* Using the information
a - Say whether each statement below agrees with the passage on the dimensions of our identity. Answer yes or no for each and quote the deciding words from the passage.
(i) The meditation practices described draw on the teachings of only one religion.
(ii) Martin Buber calls the sense of 'otherness' the 'I-It relationship.'
(iii) Our self-image takes in all of who we are.
b - Write what comes next in the passage on the dimensions of our identity, starting after its last sentence.
Document passage START
In Search of the Dimensions of our Identity
Pir Vilayat Inayat Khan
Inspired by the vision of
Hazrat Inayat Khan
Man, with the maturity of his soul, desires to probe the depths of life.
He desires to discover the power latent within him, he longs to know the source
and goal of his life, he yearns to understand the aim and meaning of life,
he wishes to understand the inner significance of things, and he wants to uncover
all that is covered by form and name; he seeks for insight into cause and effect,
he wants to touch the mystery of Time and Space, and he wishes to find the missing
link between God and man—where man ends, where God begins.
We are exploring here meditation practices which we hope will prove effective. These are based upon the teachings of different traditional esoteric schools of different religions. Many are from Sufism because of its search for awakening in life, and are particularly based upon the bold insights of that pioneer of the spirituality of the future, Hazrat Inayat Khan.
The Multiple Dimensions of our Being
Our ability to achieve what we so wish to accomplish is poised precariously upon our self-esteem, and our self-esteem is constrained by our self-image which is a sliver of who we are. Consequently the unfurling of the bounty of who we are potentially is blocked by our refusal to recognize all the dimensions of our being.
The unitive world-view emerges when we shift our identity from our personal dimension to
its cosmic and transcendent dimension.
We are so preoccupied grappling with the interaction between our narrow self-image and our unreliable assessment of our immediate psychological and physical environment, that we fail to grasp our connection with the vast outreach of the cosmos of which we are a spin-off (though only relatively autonomous - irretrievably interconnected with the whole) and consequently fail to muster the whole bounty of resourcefulness latent in our personality.
What stands in the way of our perspicacity is our commonplace way of thinking. Ordinarily our thinking is based upon our assumption that we are the spectator perceiving and cognizing the environment, events, circumstances, reality, the cosmos, the universe - God as 'other' than ourselves, as the object. Martin Buber calls this sense of 'otherness' the 'I-It relationship.' The difficulty of determining to what extent we enjoy free-will and to what extent we are embedded in and conditioned by the totality of which we are a part (wholistically) reflects both the commonplace views about God as 'other' ('up there') and the views of the Sufis. It challenges our commonplace logic which attempts to reconcile the irreconciliable.
Ibn 'Arabi, in a high state: Thou art not thou, thou art He without thou…Not He entering into thee nor thou
entering Him, nor thou proceeding from Him, nor Him proceeding from thee.
Document passage END
Records supplied START
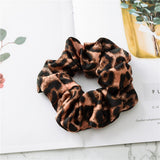 Maxbell 9x Lady Leopard Hair Scrunchies Rubber Hair Band Stretchable Hair Ties Ring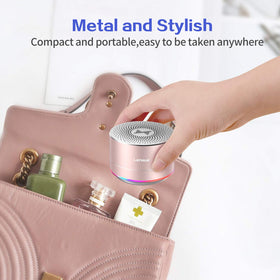 LENRUE A2 pink speaker with LED lights for ambient lighting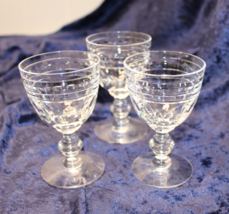 Val St Lambert Kent York - 3 Wine Glasses - $38.99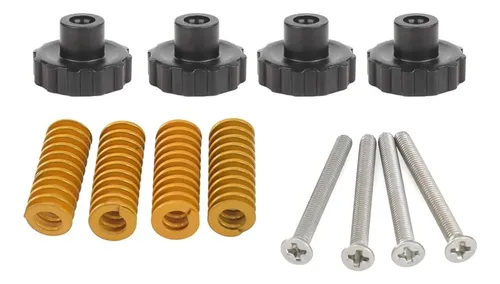 Kit Resorte Y Tornillos Nivelación Cama Caliente 3d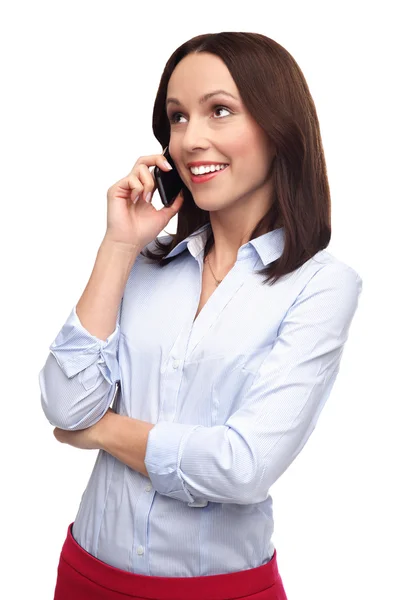 Businesswoman with mobile phone — Stock Photo, Image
Records supplied END
* Results in order
a -
(i) No: "These are based upon the teachings of different traditional esoteric schools of different religions."
(ii) Yes: "Martin Buber calls this sense of 'otherness' the 'I-It relationship.'"
(iii) No: "our self-image which is a sliver of who we are"

b -
Ibn 'Arabi, awake in life: Understand whereby you are He and whereby you are other than He.
In a flash of insight, Hazrat Inayat Khan bridges the horns of the dilemma:
We are a condition of God as a wave is a condition of the sea.
Our objective is to explore experientially, rather than theoretically, the practical steps to become cognizant of the (i) subliminal, (ii) cosmic and (iii) transpersonal dimensions of our identity. Then we seek to actualize those potentialities and resources lying in wait in our being, to work creatively with our being, by awakening dormant faculties in the mind/body relationship. To achieve this we need to converge the totality of the universe in our personality as a unique actuation of all that is invested in it, as a variation on a theme that, while latent in the theme, nevertheless enriches the theme. This, then, is (iv) self-transcendence.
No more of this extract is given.